6th Chairman of the Anti-Corruption Commission
- In office 10 March 2021 – 29 October 2024
- Appointed by: President of Bangladesh
- President: Mohammad Abdul Hamid Mohammed Shahabuddin
- Preceded by: Iqbal Mahmood
- Succeeded by: Mohammad Abdul Momen

Personal details
- Born: 18 August 1959 (age 67) Comilla District, East Pakistan (present day Bangladesh)
- Education: University of Dhaka
- Profession: Former Senior Secretary
- Website: www.acc.org.bd

= Mohammad Moinuddin Abdullah =

Bangladeshi civil servant and chairman of the Anti-Corruption Commission

Mohammad Moinuddin Abdullah is a Bangladeshi civil servant and former chairman of the Anti-Corruption Commission. During his term Anti-Corruption Commission officials raised complaints against the top management of the commission coming from Bangladesh Civil Service and operating under different rules from regular staff of the commission.

== Early life ==
Abdullah was born in 1959 in Comilla District, East Pakistan, Pakistan. He completed his undergraduate and masters in soil sciences from the University of Dhaka.

== Career ==
Abdullah joined the Bangladesh Civil Service in 1983 as an administration cadre. He first posting was as magistrate.

Abdullah had served as the assistant private secretary to the Chief Adviser of the caretaker government of Bangladesh, Fakhruddin Ahmed.

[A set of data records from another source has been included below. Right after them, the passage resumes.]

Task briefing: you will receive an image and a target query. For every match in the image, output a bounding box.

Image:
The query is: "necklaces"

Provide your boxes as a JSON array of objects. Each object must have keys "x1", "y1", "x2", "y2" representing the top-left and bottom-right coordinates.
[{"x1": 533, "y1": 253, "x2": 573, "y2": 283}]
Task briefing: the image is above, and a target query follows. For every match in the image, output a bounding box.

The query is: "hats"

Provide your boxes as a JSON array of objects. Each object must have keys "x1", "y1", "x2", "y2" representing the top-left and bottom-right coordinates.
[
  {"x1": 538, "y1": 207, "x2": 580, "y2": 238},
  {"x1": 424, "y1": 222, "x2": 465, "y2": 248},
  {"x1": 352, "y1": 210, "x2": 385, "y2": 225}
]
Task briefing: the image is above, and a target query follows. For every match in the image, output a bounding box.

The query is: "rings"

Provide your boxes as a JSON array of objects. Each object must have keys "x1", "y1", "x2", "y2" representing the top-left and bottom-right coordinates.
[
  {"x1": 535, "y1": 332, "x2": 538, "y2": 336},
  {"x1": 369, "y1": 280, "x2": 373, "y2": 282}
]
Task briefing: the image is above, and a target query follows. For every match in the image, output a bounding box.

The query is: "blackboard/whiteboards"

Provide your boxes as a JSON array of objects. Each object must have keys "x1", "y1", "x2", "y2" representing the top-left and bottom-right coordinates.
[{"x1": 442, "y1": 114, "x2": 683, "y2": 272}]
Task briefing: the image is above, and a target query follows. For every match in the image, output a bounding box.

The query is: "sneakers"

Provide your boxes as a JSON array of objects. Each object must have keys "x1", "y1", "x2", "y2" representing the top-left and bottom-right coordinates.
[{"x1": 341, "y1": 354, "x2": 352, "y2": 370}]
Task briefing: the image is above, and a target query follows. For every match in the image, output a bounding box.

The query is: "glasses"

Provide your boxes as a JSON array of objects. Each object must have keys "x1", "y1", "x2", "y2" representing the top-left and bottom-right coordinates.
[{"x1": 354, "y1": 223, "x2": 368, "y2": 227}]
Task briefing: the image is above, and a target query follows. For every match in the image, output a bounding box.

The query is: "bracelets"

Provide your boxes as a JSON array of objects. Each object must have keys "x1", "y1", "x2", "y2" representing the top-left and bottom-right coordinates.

In May 2009, Abdullah was appointed director general of the Prime Minister's Office under Prime Minister Sheikh Hasina and served there till May 2010. Abdullah served as the divisional commissioner of Dhaka Division from 2010 to 2012. He was then appointed the Secretary at the Ministry of Industries.

From 2014 to 2016, Abdullah was the secretary at the Ministry of Housing and Public Works.

From 2016 to 2018, Abdullah served as the senior secretary of the Ministry of Agriculture.

In July 2019, Abdullah was made the chairperson of Palli Karma Sahayak Foundation. He served in the Syndicate Board of Dhaka University of Engineering and Technology, Jahangirnagar University, and Jatiya Kabi Kazi Nazrul Islam University. He is a former general secretary of the Bangladesh Administrative Service Association.

Abdullah was appointed one of the commissioners and subsequently made the chairman of the Bangladesh Anti Commission on 3 March 2021 with the rank and status of a judge of the Appellate Division of the Supreme Court. He replaced Iqbal Mahmood as chairman.